*** Opening SOURCE PASSAGE ***
In the above, parameters 1 and 3 were found to be equivalent for all
occurrences, thus the amount of inputs was reduced to 2.


* Debug Info:

Debug information is preserved for the calls to functions which have been
outlined but all debug info from the original outlined portions is removed,
making them harder to debug.


* Profile Info:

If the pass is running at Os the outliner will only consider cold blocks,
whereas Oz considers all blocks that are not marked as hot.


* Location in Pipeline:

The pass is currently configured to run very late in the optimization pipeline.
It is intended to run at Oz but will also run at Os if there is profile data
available. The pass can optionally be run twice, once before function
simplification and then again at the default location. This run is optional
because you are gambling the potential benefits of redundancy elimination vs the
potential benefits from function simplification. This can lead to large benefits
or regressions depending on the benchmark (though the benefits tend to outnumber
the regressions). The performance section contains data for both on a variety of
benchmarks.


-- Why at the IR level --

The decision to place the outliner at the IR level comes from a couple of major
factors:

- Desire to be target independent

- Most opportunities for congruency


The downside to having this type of transformation be at the IR level is it
means there will be less accuracy in the cost model -  we can somewhat
accurately model the cost per instruction but we can’t get information on how a
window of instructions may lower. This can cause regressions depending on the
platform/codebase, therefore to help alleviate this there are several tunable
parameters for the cost model.


-- Performance --

More results including clang, llvm-tblgen, and more specific numbers about
benefits/regressions can be found in the notes section below.

* Size Reduction:

- Test Suite(X86_64):

   - Early+Late outlining provides a geomean of 10.5% reduction over clang Oz,
with a largest improvement of ~67% and largest regression of ~7.5%.

   - Late outlining provides a geomean of 4.65% reduction, with a largest
improvement of ~51% and largest regression of ~6.4%.

- Spec 2006(X86_64)

   - Early+Late outlining provides a geomean reduction of 2.08%.

   - Late outlining provides 2.09%.

- CSiBE(AArch64)

   - Early+Late outlining shows geomean reduction of around 3.5%.

   - Late outlining shows 3.1%.


* Compile Time:

Compile time was tested under test-suite with a multisample of 5.

- Early+Late outlining

   - Many improvements with > 40% compile time reduction.
*** Closing SOURCE PASSAGE ***
TASK ITEM – Please answer from the outliner passage: which blocks does the outliner consider when the pass runs at Os?
*** Opening RECORDS SHOWN ***
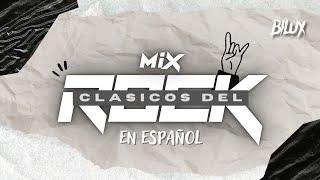 Mix Rock en Español #01 (Soda Stereo, Enanitos Verdes, Los Prisioneros, Pedro S. Vértiz) | DJ BILUX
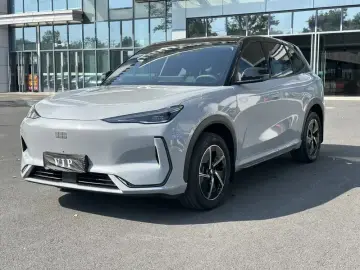 Geely Galaxy E5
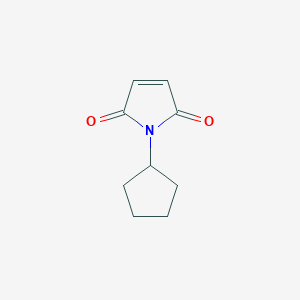 1-Cyclopentyl-pyrrole-2,5-dione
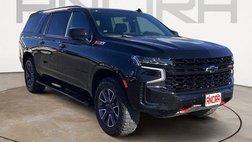 2023 Chevrolet Suburban Shield Z71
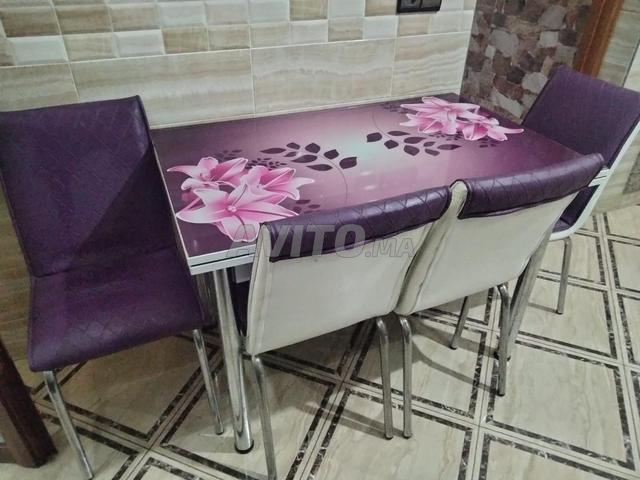 طاولة طعام - 2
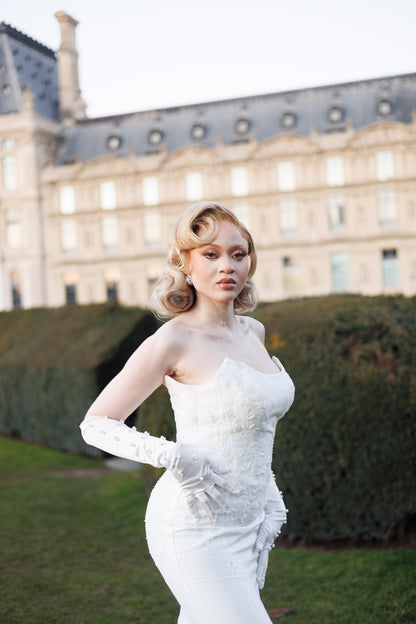 Robe Glamour Raffiné — 02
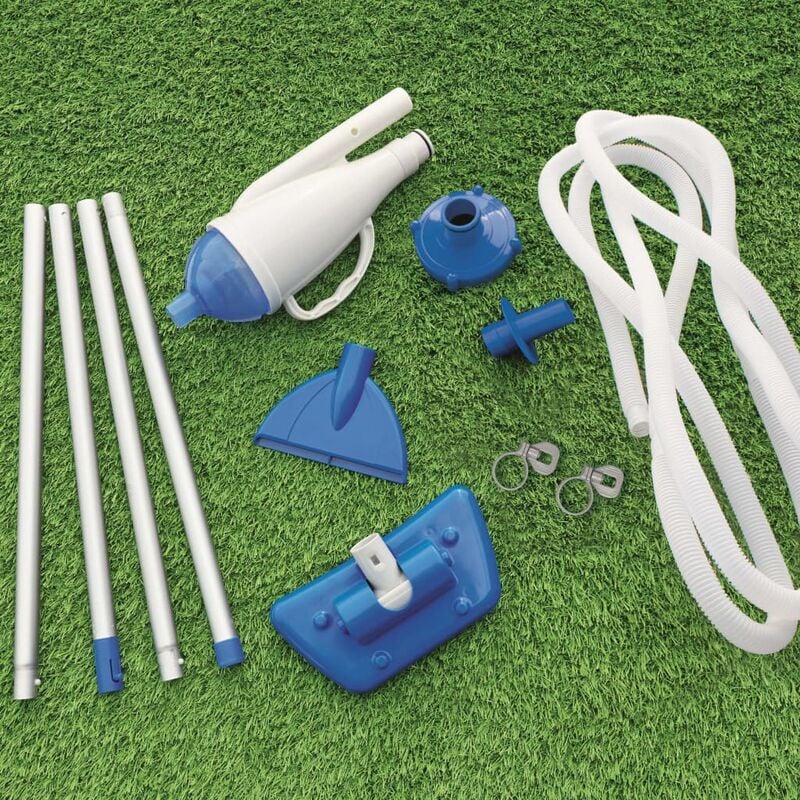 

Bestway Aspiradora para piscina AquaCrawl 58212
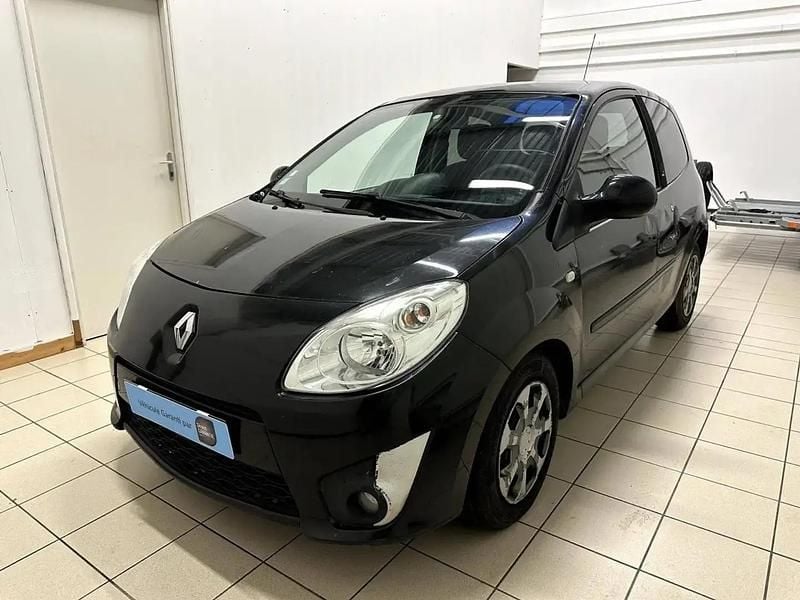 Noir Occasion 2008 Renault Twingo Citadine | 3 490 € (Prix juste) - Image 1/4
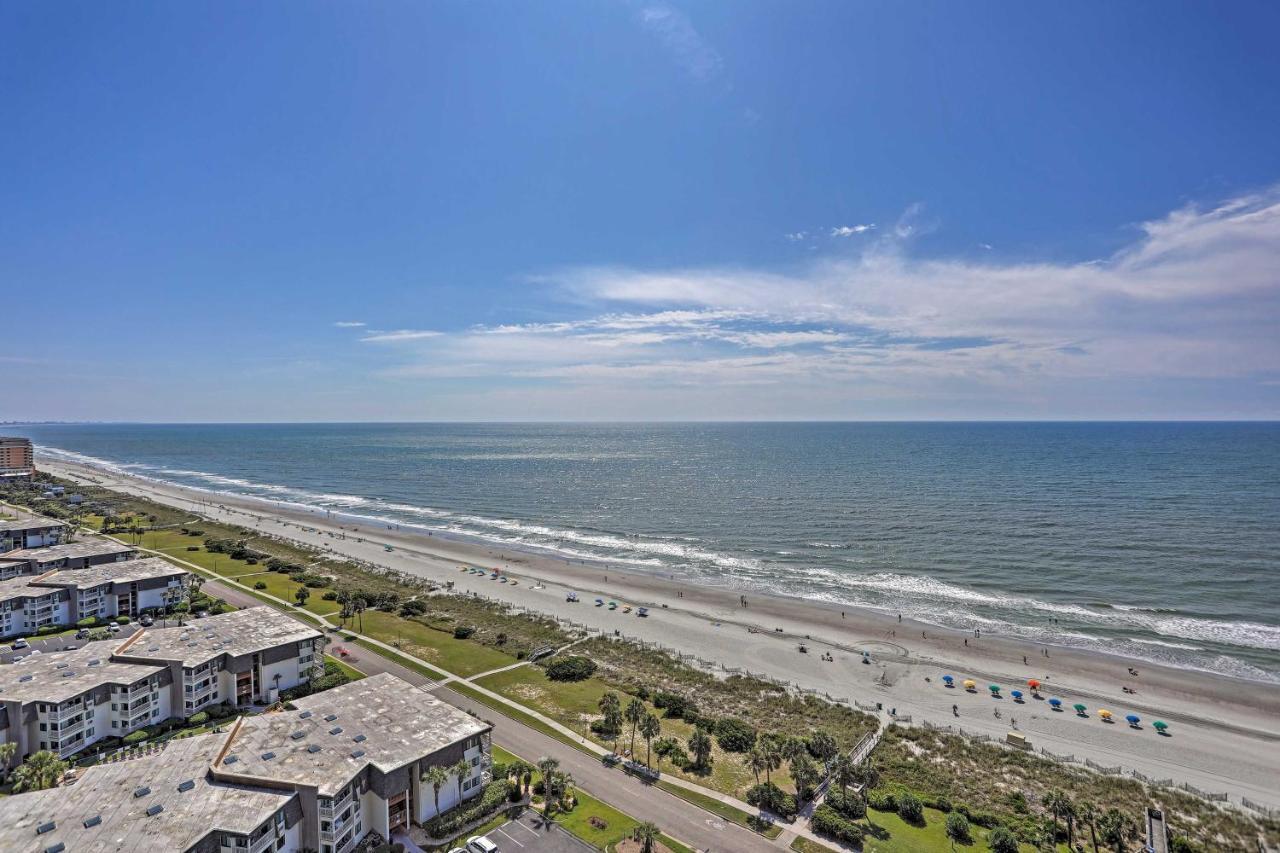 Romantic Summer Getaway With Community Pool Access Myrtle Beach Ngoại thất bức ảnh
*** Closing RECORDS SHOWN ***
PROBLEM SOLUTION – Only cold blocks.